Salsa taquera de chipotle y guajillo
Ingredientes:
- 6 chiles guajillo secos
- 4 chiles chipotles en adobo (de lata)
- 4 jitomates medianos
- ½ cebolla blanca
- 4 dientes de ajo
- 1 cucharada de aceite vegetal
- 1 cucharadita de sal (al gusto)
- ½ litro de agua caliente (o caldo de pollo para más sabor)
- 1 cucharadita de consomé de pollo en polvo (opcional)
Preparación:
- Retira las semillas y las venas de los chiles guajillo con cuidado. Colócalos en un recipiente con agua caliente y deja remojar por 10–15 minutos hasta que estén suaves.
- Asa los jitomates, la cebolla y los dientes de ajo en un comal o sartén sin aceite.
- Coloca en la licuadora los chiles guajillo remojados, los chiles chipotles en adobo, los jitomates asados, la cebolla y el ajo. Agrega el agua caliente (o caldo) y licúa hasta obtener una salsa suave y homogénea.
- En una cacerola amplia, calienta el aceite vegetal a fuego medio. Agrega la salsa de chile licuada con cuidado y cocina por 8–10 minutos, moviendo constantemente.
- Añade sal al gusto y el consomé de pollo en polvo si decides usarlo.
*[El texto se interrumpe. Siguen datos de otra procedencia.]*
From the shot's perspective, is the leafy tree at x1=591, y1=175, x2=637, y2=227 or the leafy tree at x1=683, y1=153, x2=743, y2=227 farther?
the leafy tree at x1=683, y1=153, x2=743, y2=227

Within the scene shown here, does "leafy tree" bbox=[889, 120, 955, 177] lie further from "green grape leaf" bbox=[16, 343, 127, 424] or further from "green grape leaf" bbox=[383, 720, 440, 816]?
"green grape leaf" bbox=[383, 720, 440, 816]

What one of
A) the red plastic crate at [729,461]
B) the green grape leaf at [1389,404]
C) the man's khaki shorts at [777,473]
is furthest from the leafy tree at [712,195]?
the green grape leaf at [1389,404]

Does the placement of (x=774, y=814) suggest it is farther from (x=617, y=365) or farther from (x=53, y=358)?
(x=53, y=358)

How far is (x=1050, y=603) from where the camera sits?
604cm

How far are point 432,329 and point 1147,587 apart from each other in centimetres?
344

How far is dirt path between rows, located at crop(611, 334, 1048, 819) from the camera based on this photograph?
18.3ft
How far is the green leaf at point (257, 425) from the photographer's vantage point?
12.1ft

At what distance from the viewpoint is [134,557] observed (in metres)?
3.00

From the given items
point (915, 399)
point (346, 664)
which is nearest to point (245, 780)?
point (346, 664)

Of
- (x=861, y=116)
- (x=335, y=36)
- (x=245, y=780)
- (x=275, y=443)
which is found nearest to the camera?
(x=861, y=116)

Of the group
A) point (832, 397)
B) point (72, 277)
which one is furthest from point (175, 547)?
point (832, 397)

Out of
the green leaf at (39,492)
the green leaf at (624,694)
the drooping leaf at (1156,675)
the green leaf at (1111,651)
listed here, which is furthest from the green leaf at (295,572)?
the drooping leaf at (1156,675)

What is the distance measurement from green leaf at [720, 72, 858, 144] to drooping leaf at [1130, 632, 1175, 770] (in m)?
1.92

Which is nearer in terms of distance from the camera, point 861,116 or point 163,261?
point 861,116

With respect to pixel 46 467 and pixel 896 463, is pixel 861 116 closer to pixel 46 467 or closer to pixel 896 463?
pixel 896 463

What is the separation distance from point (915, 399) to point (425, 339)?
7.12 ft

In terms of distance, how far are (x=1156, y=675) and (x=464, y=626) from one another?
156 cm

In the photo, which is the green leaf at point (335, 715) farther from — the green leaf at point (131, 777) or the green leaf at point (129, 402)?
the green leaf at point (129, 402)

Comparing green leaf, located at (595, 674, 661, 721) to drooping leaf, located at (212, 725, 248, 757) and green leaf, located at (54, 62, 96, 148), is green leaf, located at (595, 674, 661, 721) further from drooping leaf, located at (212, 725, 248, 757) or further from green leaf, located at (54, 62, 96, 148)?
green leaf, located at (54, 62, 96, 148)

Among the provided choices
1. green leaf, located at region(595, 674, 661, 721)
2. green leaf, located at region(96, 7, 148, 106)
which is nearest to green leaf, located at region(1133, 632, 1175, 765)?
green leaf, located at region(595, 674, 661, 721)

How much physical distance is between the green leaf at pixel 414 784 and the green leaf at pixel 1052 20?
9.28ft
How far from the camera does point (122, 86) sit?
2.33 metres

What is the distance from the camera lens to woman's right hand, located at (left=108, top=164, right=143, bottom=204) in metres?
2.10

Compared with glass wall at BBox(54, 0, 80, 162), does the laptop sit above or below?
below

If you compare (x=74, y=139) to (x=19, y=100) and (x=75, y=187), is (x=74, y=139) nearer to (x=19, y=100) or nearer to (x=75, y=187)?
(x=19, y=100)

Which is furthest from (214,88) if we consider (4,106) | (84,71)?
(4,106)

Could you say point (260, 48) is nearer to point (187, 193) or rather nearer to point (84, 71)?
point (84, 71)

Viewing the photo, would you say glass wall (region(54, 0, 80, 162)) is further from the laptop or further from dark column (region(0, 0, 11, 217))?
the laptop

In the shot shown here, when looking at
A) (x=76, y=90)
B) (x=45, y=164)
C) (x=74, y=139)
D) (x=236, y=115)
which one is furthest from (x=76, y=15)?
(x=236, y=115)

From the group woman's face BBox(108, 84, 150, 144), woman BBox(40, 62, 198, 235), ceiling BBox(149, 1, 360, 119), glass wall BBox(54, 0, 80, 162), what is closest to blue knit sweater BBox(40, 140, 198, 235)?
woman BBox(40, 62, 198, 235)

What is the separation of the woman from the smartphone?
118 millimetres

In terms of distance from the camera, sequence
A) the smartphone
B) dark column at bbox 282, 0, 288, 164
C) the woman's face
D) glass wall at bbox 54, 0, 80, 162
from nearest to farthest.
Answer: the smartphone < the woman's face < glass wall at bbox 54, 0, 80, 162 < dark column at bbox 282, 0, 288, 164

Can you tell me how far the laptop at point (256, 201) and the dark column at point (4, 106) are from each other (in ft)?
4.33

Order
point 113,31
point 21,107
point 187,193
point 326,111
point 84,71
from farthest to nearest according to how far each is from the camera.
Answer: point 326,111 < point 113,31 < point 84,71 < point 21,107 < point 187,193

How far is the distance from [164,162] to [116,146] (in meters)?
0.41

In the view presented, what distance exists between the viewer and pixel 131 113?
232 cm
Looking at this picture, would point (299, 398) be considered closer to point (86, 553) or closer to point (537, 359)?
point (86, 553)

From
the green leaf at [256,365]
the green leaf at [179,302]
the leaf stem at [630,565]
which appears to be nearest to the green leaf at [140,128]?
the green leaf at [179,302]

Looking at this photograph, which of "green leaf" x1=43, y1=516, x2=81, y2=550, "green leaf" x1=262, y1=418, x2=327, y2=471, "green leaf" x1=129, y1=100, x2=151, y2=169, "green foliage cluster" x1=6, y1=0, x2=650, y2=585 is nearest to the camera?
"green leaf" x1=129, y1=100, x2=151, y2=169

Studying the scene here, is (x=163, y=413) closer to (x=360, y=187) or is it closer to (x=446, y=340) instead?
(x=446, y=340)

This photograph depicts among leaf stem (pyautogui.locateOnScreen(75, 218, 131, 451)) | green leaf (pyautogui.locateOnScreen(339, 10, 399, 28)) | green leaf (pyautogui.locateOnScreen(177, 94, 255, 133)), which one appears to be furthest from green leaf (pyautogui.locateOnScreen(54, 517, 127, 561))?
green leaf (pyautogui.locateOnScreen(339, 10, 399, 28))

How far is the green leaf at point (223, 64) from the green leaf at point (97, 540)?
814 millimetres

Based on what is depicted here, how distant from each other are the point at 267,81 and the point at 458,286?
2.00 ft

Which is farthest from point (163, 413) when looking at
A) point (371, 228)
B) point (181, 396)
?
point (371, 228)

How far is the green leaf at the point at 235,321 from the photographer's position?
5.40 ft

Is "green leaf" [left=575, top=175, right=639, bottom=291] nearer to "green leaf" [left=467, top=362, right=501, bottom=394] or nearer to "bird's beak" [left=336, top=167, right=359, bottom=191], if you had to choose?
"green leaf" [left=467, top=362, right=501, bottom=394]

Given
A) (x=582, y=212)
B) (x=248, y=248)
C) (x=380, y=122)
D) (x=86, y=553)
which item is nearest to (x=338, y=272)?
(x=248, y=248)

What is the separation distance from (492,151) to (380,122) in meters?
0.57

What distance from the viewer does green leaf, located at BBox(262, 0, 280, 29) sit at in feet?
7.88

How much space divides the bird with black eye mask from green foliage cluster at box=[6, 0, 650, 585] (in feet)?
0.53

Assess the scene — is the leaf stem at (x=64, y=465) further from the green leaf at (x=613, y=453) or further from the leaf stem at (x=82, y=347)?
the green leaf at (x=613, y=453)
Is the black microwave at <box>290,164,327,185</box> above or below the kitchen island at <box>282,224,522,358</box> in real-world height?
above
Cocina 3–5 minutos más para que los sabores se integren y la salsa espese ligeramente.
- Retira del fuego y deja reposar la salsa taquera al menos 10 minutos antes de servir.

¿Cómo ajustar el nivel de picante?
- Más suave: reduce los chipotles en adobo o elimina sus semillas antes de usarlos.
- Medio: usa la cantidad estándar de chipotles sugerida en la receta.
- Muy picante: añade más chipotles o incluso incorpora un poco de chiles de árbol tostados en la mezcla.
Ideas para usar la salsa taquera:
- Tacos de carnitas o pastor: añade un chorrito de salsa sobre tus taquitos calientes justo antes de servir para realzar los sabores tradicionales.
- Tostadas y sopes: usa como aderezo encima de tostaditas o sopes con frijoles, lechuga y queso fresco.
- Carne asada: sirve como salsa para carnes a la parrilla o pollo rostizado para un toque ahumado adicional.

¿Cómo conservar la salsa taquera?
- En refrigeración: guarda en un frasco o recipiente con tapa hasta 5–7 días.
- Congelación: puedes congelar en porciones por hasta 2 meses y descongelar según necesidad.
- Textura: si la salsa espesa en frío, agrega un chorrito de agua o caldo antes de usar.
¿Por qué es especial la salsa taquera?
La salsa taquera se define por ser suave al paladar en textura pero intensa en sabor, diseñada específicamente para acompañar tacos y antojitos mexicanos. A diferencia de salsas verdes o pico de gallo, las taqueras se elaboran con chiles secos y asados, lo que les otorga una profundidad y un sabor más robusto que resalta en los tacos.
Además, el uso de chiles secos, como el guajillo, y chiles procesados como el chipotle con adobo, crea un perfil de sabor que combina notas ahumadas, dulces y picantes que complementarían perfectamente, por ejemplo, una carne al pastor o carne asada.
La salsa taquera de chipotle y guajillo es un acompañamiento esencial para cualquier aficionado de la gastronomía mexicana. Su combinación de sabores ahumados, picantes y afrutados la convierte en la compañera perfecta de taquitos, antojitos y carnes.